■ EXERCISE DESCRIPTION: Reproduce verbatim the lines of the material that begin with the line containing "How far from" and continue through the line containing "Answer: 4.62", including both of those lines.

(Questions about pictured scenes)
= = = =
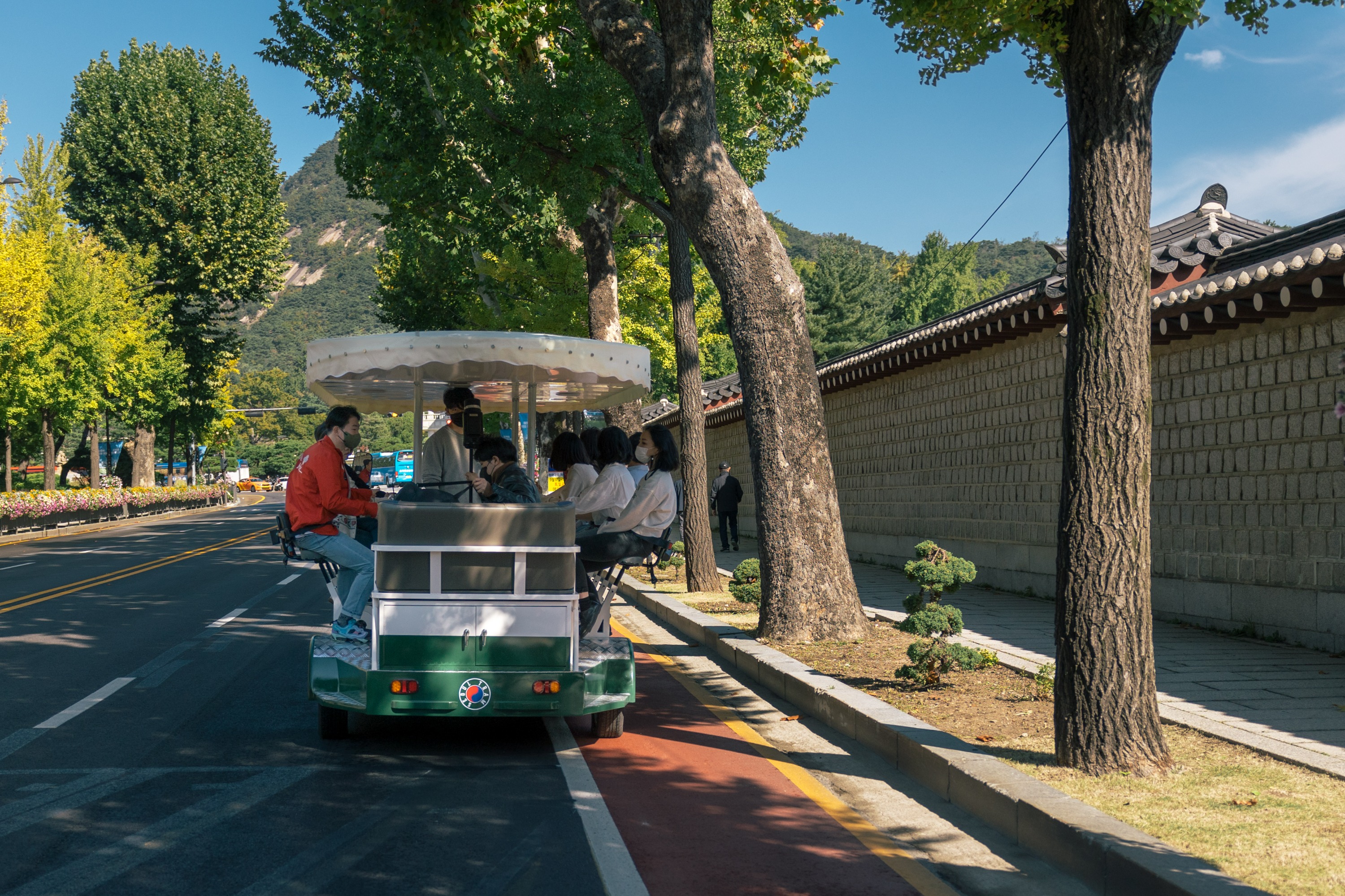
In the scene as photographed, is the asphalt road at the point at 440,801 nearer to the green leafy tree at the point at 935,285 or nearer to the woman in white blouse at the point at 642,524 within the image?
the woman in white blouse at the point at 642,524

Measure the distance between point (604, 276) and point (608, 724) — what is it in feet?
43.6

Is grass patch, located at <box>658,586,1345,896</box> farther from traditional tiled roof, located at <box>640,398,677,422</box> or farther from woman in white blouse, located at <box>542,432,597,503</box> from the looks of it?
traditional tiled roof, located at <box>640,398,677,422</box>

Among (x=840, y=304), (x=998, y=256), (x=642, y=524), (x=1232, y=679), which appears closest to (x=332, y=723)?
(x=642, y=524)

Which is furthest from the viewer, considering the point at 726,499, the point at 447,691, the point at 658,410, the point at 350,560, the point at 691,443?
the point at 658,410

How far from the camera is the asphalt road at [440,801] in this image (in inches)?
180

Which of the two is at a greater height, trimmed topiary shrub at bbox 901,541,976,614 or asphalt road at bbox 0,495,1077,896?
trimmed topiary shrub at bbox 901,541,976,614

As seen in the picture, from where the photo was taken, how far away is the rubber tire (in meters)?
7.20

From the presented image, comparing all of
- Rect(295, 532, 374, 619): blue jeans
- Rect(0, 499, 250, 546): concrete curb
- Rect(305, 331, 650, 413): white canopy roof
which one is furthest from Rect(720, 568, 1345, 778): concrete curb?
Rect(0, 499, 250, 546): concrete curb

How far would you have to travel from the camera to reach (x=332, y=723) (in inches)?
277

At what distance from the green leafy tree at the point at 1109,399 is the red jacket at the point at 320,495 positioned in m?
Answer: 4.62

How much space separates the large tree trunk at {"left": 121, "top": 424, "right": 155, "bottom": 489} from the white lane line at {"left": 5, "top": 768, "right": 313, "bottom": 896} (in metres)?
52.5

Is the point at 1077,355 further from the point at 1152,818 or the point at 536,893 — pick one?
the point at 536,893

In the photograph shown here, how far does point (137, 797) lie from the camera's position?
5.69 metres

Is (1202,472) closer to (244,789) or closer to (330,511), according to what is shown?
(330,511)
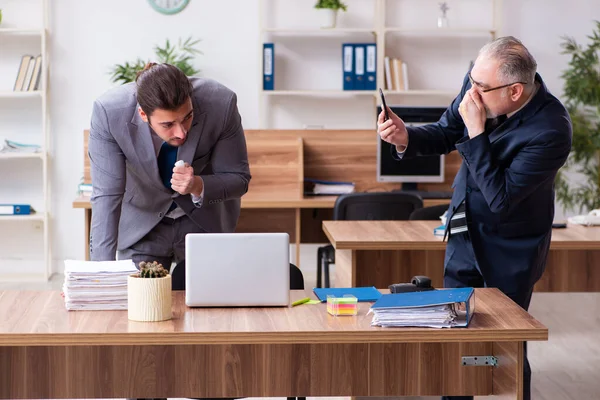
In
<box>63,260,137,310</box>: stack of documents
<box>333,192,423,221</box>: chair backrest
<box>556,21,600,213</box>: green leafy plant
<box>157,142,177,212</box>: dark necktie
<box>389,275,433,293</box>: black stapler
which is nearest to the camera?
<box>63,260,137,310</box>: stack of documents

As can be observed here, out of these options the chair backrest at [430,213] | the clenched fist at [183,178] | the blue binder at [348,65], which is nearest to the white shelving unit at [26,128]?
the blue binder at [348,65]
= = = =
■ CORRECT OUTPUT:
How far from the camera is the asphalt road at [440,801] in this image (in inches)?
180

Which of the two is at a greater height, trimmed topiary shrub at bbox 901,541,976,614 or asphalt road at bbox 0,495,1077,896?
trimmed topiary shrub at bbox 901,541,976,614

As seen in the picture, from where the photo was taken, how far away is the rubber tire (in meters)?
7.20

From the presented image, comparing all of
- Rect(295, 532, 374, 619): blue jeans
- Rect(0, 499, 250, 546): concrete curb
- Rect(305, 331, 650, 413): white canopy roof
which one is furthest from Rect(720, 568, 1345, 778): concrete curb?
Rect(0, 499, 250, 546): concrete curb

How far would you have to travel from the camera to reach (x=332, y=723) (in inches)?
277

At what distance from the green leafy tree at the point at 1109,399 is the red jacket at the point at 320,495 positioned in m?
Answer: 4.62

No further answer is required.